Basically, when the autonomous car is driving, if human choose to take over in some scenes, that means the autonomous driving model is not performing well in those scenes. Using the tokenized scenes and ego car behaviors before human taking over, DriveGPT can generate many tokenized scenes and ego car behaviors in the future. The tokenized scenes and ego car behaviors since human engagement from the real data is also a very important data point for comparison with other generated data from the same previous scenes and ego car behaviors. Usually it is ranked the highest comparing to the DriveGPT generated data for DriveGPT reward model training.
Chain of Thoughts
The reasoning for planning is very critical for safety purposes. Neural networks are usually black boxes. For non-safety applications, we usually don’t care if they are black boxes or not. However, for safety applications that use neural networks for planning and decision, it’s very necessary to know “what neural networks are actually thinking”.

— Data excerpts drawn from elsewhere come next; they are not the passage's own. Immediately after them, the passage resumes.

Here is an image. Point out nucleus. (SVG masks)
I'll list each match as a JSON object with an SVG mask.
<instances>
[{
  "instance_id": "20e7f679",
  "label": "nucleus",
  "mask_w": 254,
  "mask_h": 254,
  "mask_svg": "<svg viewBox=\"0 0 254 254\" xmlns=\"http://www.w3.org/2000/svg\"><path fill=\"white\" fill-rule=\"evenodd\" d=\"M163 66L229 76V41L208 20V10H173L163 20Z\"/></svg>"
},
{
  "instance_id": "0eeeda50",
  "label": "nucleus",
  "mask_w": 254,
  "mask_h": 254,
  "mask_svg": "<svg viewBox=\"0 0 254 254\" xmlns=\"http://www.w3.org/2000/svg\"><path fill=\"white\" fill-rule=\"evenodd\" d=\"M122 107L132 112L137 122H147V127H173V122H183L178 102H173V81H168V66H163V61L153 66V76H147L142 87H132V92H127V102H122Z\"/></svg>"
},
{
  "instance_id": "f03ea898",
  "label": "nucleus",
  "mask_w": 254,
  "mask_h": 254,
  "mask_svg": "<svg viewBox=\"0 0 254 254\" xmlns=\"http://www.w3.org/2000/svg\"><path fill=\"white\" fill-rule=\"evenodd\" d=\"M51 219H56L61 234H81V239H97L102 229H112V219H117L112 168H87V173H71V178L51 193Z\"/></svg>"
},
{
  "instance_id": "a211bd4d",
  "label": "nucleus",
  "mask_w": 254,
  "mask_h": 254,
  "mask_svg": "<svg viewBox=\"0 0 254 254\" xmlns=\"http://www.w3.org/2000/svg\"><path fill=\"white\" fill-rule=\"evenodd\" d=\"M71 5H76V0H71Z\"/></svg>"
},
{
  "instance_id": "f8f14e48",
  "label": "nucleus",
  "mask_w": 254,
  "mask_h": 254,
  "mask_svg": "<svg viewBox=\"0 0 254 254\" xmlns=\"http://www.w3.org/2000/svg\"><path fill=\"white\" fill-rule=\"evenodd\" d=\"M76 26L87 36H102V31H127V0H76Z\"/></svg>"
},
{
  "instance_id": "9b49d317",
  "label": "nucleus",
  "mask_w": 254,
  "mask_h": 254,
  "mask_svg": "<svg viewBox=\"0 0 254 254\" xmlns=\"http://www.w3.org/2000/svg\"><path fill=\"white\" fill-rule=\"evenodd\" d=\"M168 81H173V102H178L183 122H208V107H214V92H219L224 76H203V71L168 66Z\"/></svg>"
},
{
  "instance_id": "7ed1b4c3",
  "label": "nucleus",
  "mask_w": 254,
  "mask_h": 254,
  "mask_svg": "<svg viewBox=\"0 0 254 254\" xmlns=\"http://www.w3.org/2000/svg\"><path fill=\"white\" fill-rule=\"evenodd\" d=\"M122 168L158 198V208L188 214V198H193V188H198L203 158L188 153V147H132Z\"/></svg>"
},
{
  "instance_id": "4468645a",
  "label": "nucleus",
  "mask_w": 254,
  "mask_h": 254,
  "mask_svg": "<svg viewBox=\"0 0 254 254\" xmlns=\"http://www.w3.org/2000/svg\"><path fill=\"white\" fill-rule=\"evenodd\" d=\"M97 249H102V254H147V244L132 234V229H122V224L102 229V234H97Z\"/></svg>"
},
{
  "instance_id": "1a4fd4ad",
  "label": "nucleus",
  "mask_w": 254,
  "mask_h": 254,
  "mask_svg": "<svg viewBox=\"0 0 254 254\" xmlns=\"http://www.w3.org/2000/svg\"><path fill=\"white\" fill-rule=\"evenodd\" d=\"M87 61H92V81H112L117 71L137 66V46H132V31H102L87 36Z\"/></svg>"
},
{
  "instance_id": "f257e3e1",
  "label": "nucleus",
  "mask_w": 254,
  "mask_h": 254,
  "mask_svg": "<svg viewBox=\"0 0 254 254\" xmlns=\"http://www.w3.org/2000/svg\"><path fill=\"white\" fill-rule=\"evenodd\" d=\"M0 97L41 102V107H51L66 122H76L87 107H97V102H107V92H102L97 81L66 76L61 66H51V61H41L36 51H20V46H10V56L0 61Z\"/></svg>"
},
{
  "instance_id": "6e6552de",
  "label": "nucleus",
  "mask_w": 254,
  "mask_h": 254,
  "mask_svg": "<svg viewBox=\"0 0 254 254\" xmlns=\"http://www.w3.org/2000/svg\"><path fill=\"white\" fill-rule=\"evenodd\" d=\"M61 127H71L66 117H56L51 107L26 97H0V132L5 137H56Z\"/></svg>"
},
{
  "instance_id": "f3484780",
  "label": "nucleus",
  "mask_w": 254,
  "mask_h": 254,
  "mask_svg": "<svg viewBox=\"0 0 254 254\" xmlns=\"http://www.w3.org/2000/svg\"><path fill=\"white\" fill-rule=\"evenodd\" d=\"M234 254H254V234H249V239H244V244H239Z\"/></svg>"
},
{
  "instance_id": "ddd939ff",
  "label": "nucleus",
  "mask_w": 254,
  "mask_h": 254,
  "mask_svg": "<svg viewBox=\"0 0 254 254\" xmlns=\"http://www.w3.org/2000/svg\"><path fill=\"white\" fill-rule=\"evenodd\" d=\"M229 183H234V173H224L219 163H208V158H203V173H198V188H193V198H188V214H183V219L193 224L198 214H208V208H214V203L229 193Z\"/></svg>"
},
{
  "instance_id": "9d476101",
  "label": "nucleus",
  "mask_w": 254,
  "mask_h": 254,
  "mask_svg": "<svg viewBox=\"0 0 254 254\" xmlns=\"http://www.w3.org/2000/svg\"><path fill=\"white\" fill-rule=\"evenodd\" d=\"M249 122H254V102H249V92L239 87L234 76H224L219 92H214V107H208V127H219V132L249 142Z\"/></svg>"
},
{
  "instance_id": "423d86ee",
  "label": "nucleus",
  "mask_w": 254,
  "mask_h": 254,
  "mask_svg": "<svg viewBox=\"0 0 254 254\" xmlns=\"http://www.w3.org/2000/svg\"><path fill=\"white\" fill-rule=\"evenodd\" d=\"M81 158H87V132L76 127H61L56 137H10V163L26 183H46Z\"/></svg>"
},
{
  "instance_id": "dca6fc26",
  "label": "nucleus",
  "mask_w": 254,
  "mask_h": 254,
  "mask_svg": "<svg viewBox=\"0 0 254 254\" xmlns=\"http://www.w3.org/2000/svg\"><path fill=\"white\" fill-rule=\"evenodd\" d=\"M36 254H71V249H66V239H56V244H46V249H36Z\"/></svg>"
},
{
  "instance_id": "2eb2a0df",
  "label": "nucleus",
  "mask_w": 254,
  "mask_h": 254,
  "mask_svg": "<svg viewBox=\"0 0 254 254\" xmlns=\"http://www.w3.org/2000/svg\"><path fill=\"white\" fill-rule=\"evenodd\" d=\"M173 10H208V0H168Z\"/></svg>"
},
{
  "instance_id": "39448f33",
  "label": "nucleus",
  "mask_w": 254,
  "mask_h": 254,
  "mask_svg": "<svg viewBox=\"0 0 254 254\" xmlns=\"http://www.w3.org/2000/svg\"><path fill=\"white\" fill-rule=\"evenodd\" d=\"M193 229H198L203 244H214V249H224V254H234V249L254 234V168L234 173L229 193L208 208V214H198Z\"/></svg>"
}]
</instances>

Given previous tokenized scenes, ego car behaviors and human intention prompt, DriveGPT can generate future tokenized scenes and ego car behaviors. If there are tokenized chain of thoughts annotated with the human intention prompt for a sequence of scenes, given a sequence of tokenized scenes and ego car behaviors, the model can also learn to generate the tokenized chain of thoughts, making DriveGPT planning “no longer a black box”. However, I think one might still argue that it’s still a black box as the chain of thoughts generative process is still in a neural network. It’s just the generated content from the neural network seems to be human interpretable.
Critical Review
Whether Haomo’s DriveGPT can really perform well remains a question. Even if DriveGPT can perform well in a GPU data center in an offline setting, I think running DriveGPT on a car SoC in real time might just be too challenging, given how costly it is for running inference for generative GPT models.
FAQ
Can autonomous driving be learned end-to-end from human drivers?
Theoretically, we can. We could construct a model and train it end-to-end (from sensor to action) with the human driving sensor data and driver behavior data, even without perception annotations. However, as of the technology now, the performance of such kind of end-to-end learning has not been sufficient for production, because autonomous driving has extremely high standard for safety and learning multiple components well simultaneously end-to-end has been difficult with the existing learning algorithms. That’s why most of the autonomous driving manufacturers separate the autonomous driving solution into perception, planning, and control, and try to build each of them perfectly, and assemble them together.
This is also the case for Haomo. DriveGPT requires high quality perception signal inputs.
Can each Drive Language token be used for describing a scene?
Not likely, since a scene is too complex to describe with one token. Even if we quantize the drive space into 20 grids, each grid uses a binary value to indicate whether an obstacle is present or not. The number of possible tokens for a scene is $2^{20} = 1048576$, about one million, which is too large for the current language model to learn successfully. This has not even taken the other scene factors, such as obstacle type and size and lane type, into account.